Collected data:
—————

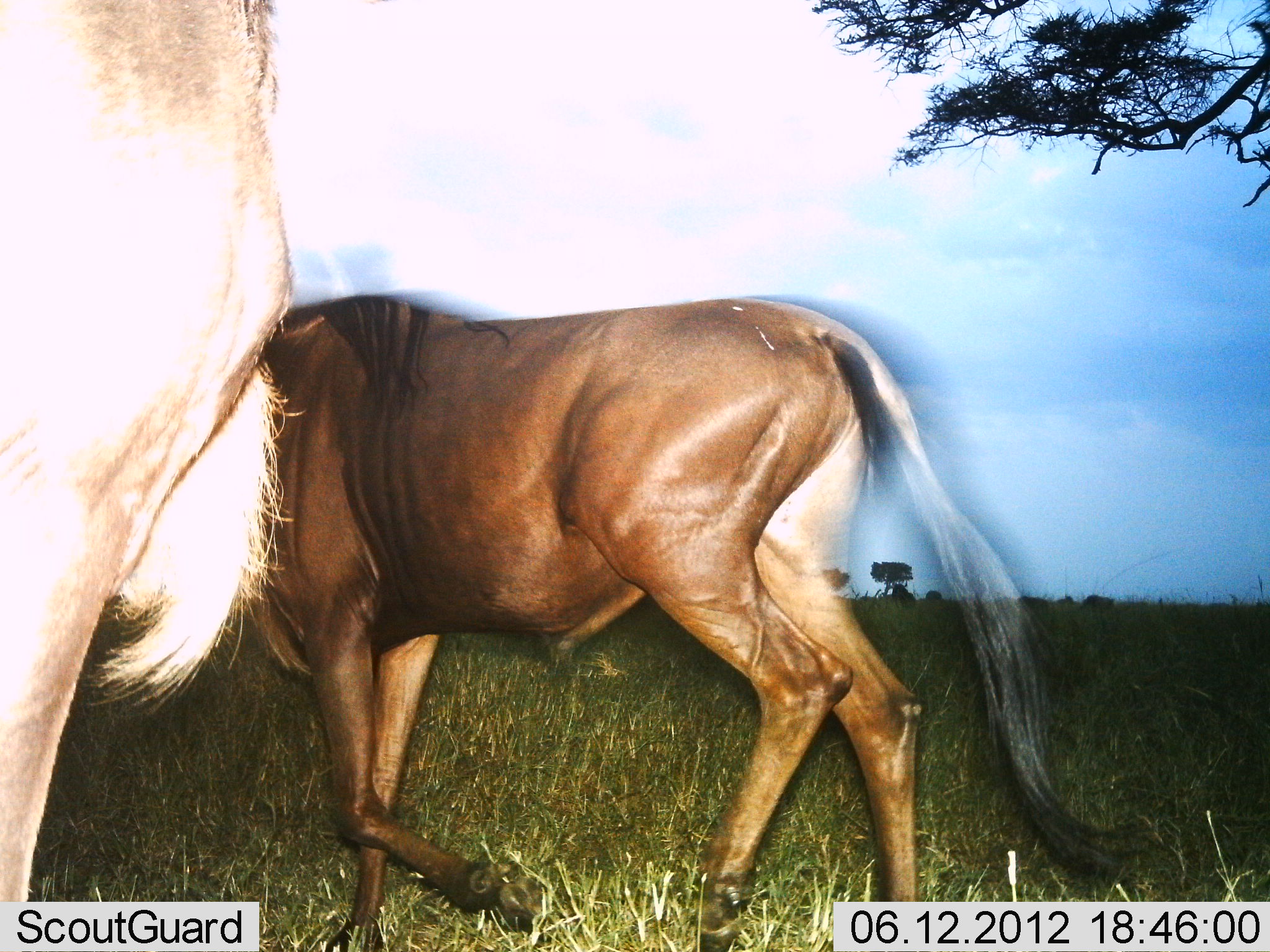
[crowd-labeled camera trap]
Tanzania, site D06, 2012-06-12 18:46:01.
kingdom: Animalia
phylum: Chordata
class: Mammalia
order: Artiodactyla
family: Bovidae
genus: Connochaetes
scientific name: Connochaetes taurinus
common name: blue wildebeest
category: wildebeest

—————

=== WHAT IS EXPECTED ===
Although the records contain pictures, restate them word for word with those pictures left out.

=== SOLUTION TO THIS PROBLEM ===
[crowd-labeled camera trap]
Tanzania, site D06, 2012-06-12 18:46:01.
kingdom: Animalia
phylum: Chordata
class: Mammalia
order: Artiodactyla
family: Bovidae
genus: Connochaetes
scientific name: Connochaetes taurinus
common name: blue wildebeest
category: wildebeest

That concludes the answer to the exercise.